To use an example of a candy factory, what happens if a ransomware attack occurs that halts the candy manufacturing operations? What are the different levels of risk if the attackers steal the formulas for that candy? The factory stops current production, perhaps a trade secret is leaked, and the candy is duplicated somewhere else. That could wipe the business out. Those are two different levels. It’s important to present this information in that manner.
Then, there’s the technical aspects. Be realistic about the program that’s in place. I coach teams to make better use of the technologies and capabilities that they have or replace those technologies if they’re not doing the right job. I also talk to them about leveraging a “simpler portfolio” approach. Lots of technology companies are now combining solutions, making it easier to deploy those tools in an environment, for they have a unified look and feel. Having an efficiently run tool is better than having the tool that’s the market leader at that moment in time. Right? I would do this if I were back running my own shop, for it’s important to have those building blocks in place.
PL: I think you just summed up a lot of our conversation perfectly. You’ve touched on how to educate people in different roles, how to build the right technologies and have them ready and prepared, as well as how to portray these ideas to a CEO who’s driving a financial goal.

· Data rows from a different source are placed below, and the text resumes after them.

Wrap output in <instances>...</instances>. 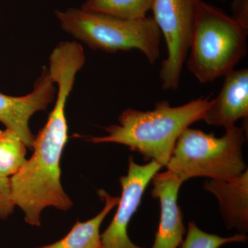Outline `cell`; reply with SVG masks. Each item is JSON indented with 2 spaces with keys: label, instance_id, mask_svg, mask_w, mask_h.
I'll return each instance as SVG.
<instances>
[{
  "label": "cell",
  "instance_id": "cell-1",
  "mask_svg": "<svg viewBox=\"0 0 248 248\" xmlns=\"http://www.w3.org/2000/svg\"><path fill=\"white\" fill-rule=\"evenodd\" d=\"M79 71V65L69 60H58L50 66V76L58 84L56 102L35 137L32 156L10 177L14 205L32 226H41V215L46 208L68 211L73 205L62 186L60 161L68 139L66 104Z\"/></svg>",
  "mask_w": 248,
  "mask_h": 248
},
{
  "label": "cell",
  "instance_id": "cell-2",
  "mask_svg": "<svg viewBox=\"0 0 248 248\" xmlns=\"http://www.w3.org/2000/svg\"><path fill=\"white\" fill-rule=\"evenodd\" d=\"M210 101V97H200L179 107L161 101L151 110L128 108L119 116L118 125L104 128L107 136L91 137L87 141L125 145L145 159L166 167L178 138L192 124L203 120Z\"/></svg>",
  "mask_w": 248,
  "mask_h": 248
},
{
  "label": "cell",
  "instance_id": "cell-3",
  "mask_svg": "<svg viewBox=\"0 0 248 248\" xmlns=\"http://www.w3.org/2000/svg\"><path fill=\"white\" fill-rule=\"evenodd\" d=\"M248 28L223 10L200 0L187 67L201 84L234 70L247 53Z\"/></svg>",
  "mask_w": 248,
  "mask_h": 248
},
{
  "label": "cell",
  "instance_id": "cell-4",
  "mask_svg": "<svg viewBox=\"0 0 248 248\" xmlns=\"http://www.w3.org/2000/svg\"><path fill=\"white\" fill-rule=\"evenodd\" d=\"M62 30L93 50L107 53L138 50L153 64L160 57L161 34L153 17L128 19L81 8L55 10Z\"/></svg>",
  "mask_w": 248,
  "mask_h": 248
},
{
  "label": "cell",
  "instance_id": "cell-5",
  "mask_svg": "<svg viewBox=\"0 0 248 248\" xmlns=\"http://www.w3.org/2000/svg\"><path fill=\"white\" fill-rule=\"evenodd\" d=\"M221 138L198 129L187 128L181 134L166 167L182 183L195 177L228 179L247 170L242 148L244 128H225Z\"/></svg>",
  "mask_w": 248,
  "mask_h": 248
},
{
  "label": "cell",
  "instance_id": "cell-6",
  "mask_svg": "<svg viewBox=\"0 0 248 248\" xmlns=\"http://www.w3.org/2000/svg\"><path fill=\"white\" fill-rule=\"evenodd\" d=\"M200 0H153V19L164 36L167 57L161 63L159 78L165 91H176L188 55Z\"/></svg>",
  "mask_w": 248,
  "mask_h": 248
},
{
  "label": "cell",
  "instance_id": "cell-7",
  "mask_svg": "<svg viewBox=\"0 0 248 248\" xmlns=\"http://www.w3.org/2000/svg\"><path fill=\"white\" fill-rule=\"evenodd\" d=\"M161 168L155 161L140 165L133 157L129 158L128 172L120 179L122 195L118 208L108 227L101 234V248H144L132 242L128 234V225L147 187Z\"/></svg>",
  "mask_w": 248,
  "mask_h": 248
},
{
  "label": "cell",
  "instance_id": "cell-8",
  "mask_svg": "<svg viewBox=\"0 0 248 248\" xmlns=\"http://www.w3.org/2000/svg\"><path fill=\"white\" fill-rule=\"evenodd\" d=\"M48 68L44 66L32 92L21 97L0 92V122L17 134L31 151L35 136L29 127V121L34 114L46 110L49 104L54 102L57 92Z\"/></svg>",
  "mask_w": 248,
  "mask_h": 248
},
{
  "label": "cell",
  "instance_id": "cell-9",
  "mask_svg": "<svg viewBox=\"0 0 248 248\" xmlns=\"http://www.w3.org/2000/svg\"><path fill=\"white\" fill-rule=\"evenodd\" d=\"M152 196L161 206L159 228L151 248H178L182 245L186 228L177 200L182 182L167 170L156 172L152 179Z\"/></svg>",
  "mask_w": 248,
  "mask_h": 248
},
{
  "label": "cell",
  "instance_id": "cell-10",
  "mask_svg": "<svg viewBox=\"0 0 248 248\" xmlns=\"http://www.w3.org/2000/svg\"><path fill=\"white\" fill-rule=\"evenodd\" d=\"M248 117V70H233L224 76L218 95L210 99L203 120L209 125L224 128Z\"/></svg>",
  "mask_w": 248,
  "mask_h": 248
},
{
  "label": "cell",
  "instance_id": "cell-11",
  "mask_svg": "<svg viewBox=\"0 0 248 248\" xmlns=\"http://www.w3.org/2000/svg\"><path fill=\"white\" fill-rule=\"evenodd\" d=\"M204 188L215 195L228 228L244 234L248 228V172L228 179H210Z\"/></svg>",
  "mask_w": 248,
  "mask_h": 248
},
{
  "label": "cell",
  "instance_id": "cell-12",
  "mask_svg": "<svg viewBox=\"0 0 248 248\" xmlns=\"http://www.w3.org/2000/svg\"><path fill=\"white\" fill-rule=\"evenodd\" d=\"M98 195L104 201L100 213L88 221H77L60 241L37 248H101V226L111 210L118 205L120 197H112L104 190L98 191Z\"/></svg>",
  "mask_w": 248,
  "mask_h": 248
},
{
  "label": "cell",
  "instance_id": "cell-13",
  "mask_svg": "<svg viewBox=\"0 0 248 248\" xmlns=\"http://www.w3.org/2000/svg\"><path fill=\"white\" fill-rule=\"evenodd\" d=\"M153 0H85L81 9L123 19L147 17Z\"/></svg>",
  "mask_w": 248,
  "mask_h": 248
},
{
  "label": "cell",
  "instance_id": "cell-14",
  "mask_svg": "<svg viewBox=\"0 0 248 248\" xmlns=\"http://www.w3.org/2000/svg\"><path fill=\"white\" fill-rule=\"evenodd\" d=\"M27 148L14 131L0 130V176L10 178L22 169L27 161Z\"/></svg>",
  "mask_w": 248,
  "mask_h": 248
},
{
  "label": "cell",
  "instance_id": "cell-15",
  "mask_svg": "<svg viewBox=\"0 0 248 248\" xmlns=\"http://www.w3.org/2000/svg\"><path fill=\"white\" fill-rule=\"evenodd\" d=\"M247 239L248 236L241 233L230 237L209 234L200 230L195 222L190 221L186 239L183 241L181 248H220L231 243H244Z\"/></svg>",
  "mask_w": 248,
  "mask_h": 248
},
{
  "label": "cell",
  "instance_id": "cell-16",
  "mask_svg": "<svg viewBox=\"0 0 248 248\" xmlns=\"http://www.w3.org/2000/svg\"><path fill=\"white\" fill-rule=\"evenodd\" d=\"M15 206L11 196L10 178L0 176V218L6 219L12 215Z\"/></svg>",
  "mask_w": 248,
  "mask_h": 248
},
{
  "label": "cell",
  "instance_id": "cell-17",
  "mask_svg": "<svg viewBox=\"0 0 248 248\" xmlns=\"http://www.w3.org/2000/svg\"><path fill=\"white\" fill-rule=\"evenodd\" d=\"M232 17L245 27L248 28V0H233Z\"/></svg>",
  "mask_w": 248,
  "mask_h": 248
}]
</instances>
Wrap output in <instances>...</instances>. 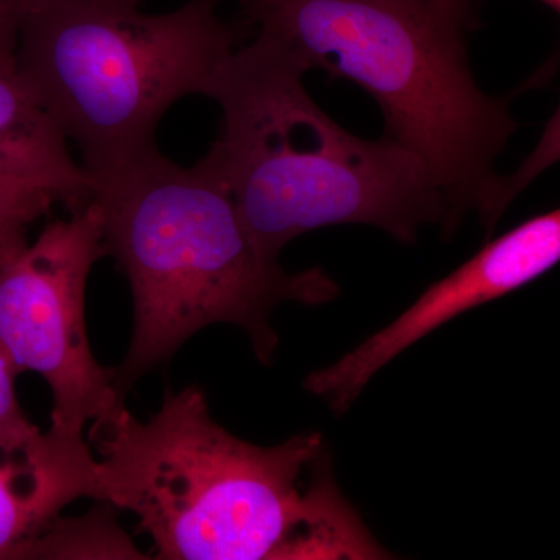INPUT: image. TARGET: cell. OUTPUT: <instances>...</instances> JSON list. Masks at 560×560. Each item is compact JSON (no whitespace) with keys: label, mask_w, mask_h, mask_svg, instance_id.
<instances>
[{"label":"cell","mask_w":560,"mask_h":560,"mask_svg":"<svg viewBox=\"0 0 560 560\" xmlns=\"http://www.w3.org/2000/svg\"><path fill=\"white\" fill-rule=\"evenodd\" d=\"M91 499L138 517L162 560L378 559L383 550L316 467L323 434L272 447L212 419L198 386L173 393L147 422L121 404L94 420ZM320 464V463H319ZM318 464V466H319Z\"/></svg>","instance_id":"6da1fadb"},{"label":"cell","mask_w":560,"mask_h":560,"mask_svg":"<svg viewBox=\"0 0 560 560\" xmlns=\"http://www.w3.org/2000/svg\"><path fill=\"white\" fill-rule=\"evenodd\" d=\"M305 68L352 81L381 106L383 138L410 151L447 202L448 232L477 210L493 230L517 180L495 161L517 130L510 102L471 73V0H238Z\"/></svg>","instance_id":"7a4b0ae2"},{"label":"cell","mask_w":560,"mask_h":560,"mask_svg":"<svg viewBox=\"0 0 560 560\" xmlns=\"http://www.w3.org/2000/svg\"><path fill=\"white\" fill-rule=\"evenodd\" d=\"M307 70L259 31L205 90L223 110L208 154L260 256L278 261L294 238L335 224H368L405 245L425 226L448 232L447 202L425 165L393 140L357 138L331 120L305 91Z\"/></svg>","instance_id":"3957f363"},{"label":"cell","mask_w":560,"mask_h":560,"mask_svg":"<svg viewBox=\"0 0 560 560\" xmlns=\"http://www.w3.org/2000/svg\"><path fill=\"white\" fill-rule=\"evenodd\" d=\"M92 200L106 256L127 276L135 304L130 349L113 368L120 399L213 324L241 327L257 359L271 364L279 345L272 311L283 302L315 307L340 294L323 268L291 275L260 256L209 154L187 168L154 151L92 184Z\"/></svg>","instance_id":"277c9868"},{"label":"cell","mask_w":560,"mask_h":560,"mask_svg":"<svg viewBox=\"0 0 560 560\" xmlns=\"http://www.w3.org/2000/svg\"><path fill=\"white\" fill-rule=\"evenodd\" d=\"M237 33L209 0L164 14L139 0H32L16 50L25 86L66 139L92 184L158 151L165 110L205 94Z\"/></svg>","instance_id":"5b68a950"},{"label":"cell","mask_w":560,"mask_h":560,"mask_svg":"<svg viewBox=\"0 0 560 560\" xmlns=\"http://www.w3.org/2000/svg\"><path fill=\"white\" fill-rule=\"evenodd\" d=\"M102 256L92 198L0 256V352L18 374L36 372L49 383L50 430L61 436L83 438L88 423L125 404L113 368L92 353L84 318L88 278Z\"/></svg>","instance_id":"8992f818"},{"label":"cell","mask_w":560,"mask_h":560,"mask_svg":"<svg viewBox=\"0 0 560 560\" xmlns=\"http://www.w3.org/2000/svg\"><path fill=\"white\" fill-rule=\"evenodd\" d=\"M560 260L558 209L523 221L423 291L393 323L330 366L313 371L304 388L342 415L390 361L434 330L552 270Z\"/></svg>","instance_id":"52a82bcc"},{"label":"cell","mask_w":560,"mask_h":560,"mask_svg":"<svg viewBox=\"0 0 560 560\" xmlns=\"http://www.w3.org/2000/svg\"><path fill=\"white\" fill-rule=\"evenodd\" d=\"M94 466L83 438L51 430L21 451L0 447V560L27 559L66 506L91 499Z\"/></svg>","instance_id":"ba28073f"},{"label":"cell","mask_w":560,"mask_h":560,"mask_svg":"<svg viewBox=\"0 0 560 560\" xmlns=\"http://www.w3.org/2000/svg\"><path fill=\"white\" fill-rule=\"evenodd\" d=\"M0 168L49 183L80 208L92 198L90 179L70 156L68 139L18 69L7 66H0Z\"/></svg>","instance_id":"9c48e42d"},{"label":"cell","mask_w":560,"mask_h":560,"mask_svg":"<svg viewBox=\"0 0 560 560\" xmlns=\"http://www.w3.org/2000/svg\"><path fill=\"white\" fill-rule=\"evenodd\" d=\"M27 559H149L120 528L109 504L79 518H57L33 541Z\"/></svg>","instance_id":"30bf717a"},{"label":"cell","mask_w":560,"mask_h":560,"mask_svg":"<svg viewBox=\"0 0 560 560\" xmlns=\"http://www.w3.org/2000/svg\"><path fill=\"white\" fill-rule=\"evenodd\" d=\"M57 205L79 209L66 191L44 180L0 168V256L27 242L33 223Z\"/></svg>","instance_id":"8fae6325"},{"label":"cell","mask_w":560,"mask_h":560,"mask_svg":"<svg viewBox=\"0 0 560 560\" xmlns=\"http://www.w3.org/2000/svg\"><path fill=\"white\" fill-rule=\"evenodd\" d=\"M18 375L0 352V447L9 451L28 447L43 433L22 411L14 386Z\"/></svg>","instance_id":"7c38bea8"},{"label":"cell","mask_w":560,"mask_h":560,"mask_svg":"<svg viewBox=\"0 0 560 560\" xmlns=\"http://www.w3.org/2000/svg\"><path fill=\"white\" fill-rule=\"evenodd\" d=\"M32 0H0V66L16 68V50Z\"/></svg>","instance_id":"4fadbf2b"},{"label":"cell","mask_w":560,"mask_h":560,"mask_svg":"<svg viewBox=\"0 0 560 560\" xmlns=\"http://www.w3.org/2000/svg\"><path fill=\"white\" fill-rule=\"evenodd\" d=\"M539 2L545 3V5L550 7L551 10H555L556 13H559L560 0H539Z\"/></svg>","instance_id":"5bb4252c"},{"label":"cell","mask_w":560,"mask_h":560,"mask_svg":"<svg viewBox=\"0 0 560 560\" xmlns=\"http://www.w3.org/2000/svg\"><path fill=\"white\" fill-rule=\"evenodd\" d=\"M209 2H212L213 5H217V3L221 2V0H209Z\"/></svg>","instance_id":"9a60e30c"},{"label":"cell","mask_w":560,"mask_h":560,"mask_svg":"<svg viewBox=\"0 0 560 560\" xmlns=\"http://www.w3.org/2000/svg\"><path fill=\"white\" fill-rule=\"evenodd\" d=\"M471 2H475V0H471Z\"/></svg>","instance_id":"2e32d148"}]
</instances>
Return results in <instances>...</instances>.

DO: All of this is extremely important, and cybersecurity is complex, which is why I keep saying, “Let’s try and keep it simple.” Everything gets back to foundations. Optimize and leverage what we have and fill those gaps. And do we do that? We formulate an intelligent opinion, and we get another set of eyes to look at it, as well.
PL: I agree. I appreciate that, and I really appreciate the time that you have been able to spend with me to speak and work through these myriad topics. I greatly appreciate your willingness to share your insight, your experience, and your thoughts around these topics.
DO: I really, really appreciate the opportunity to be here.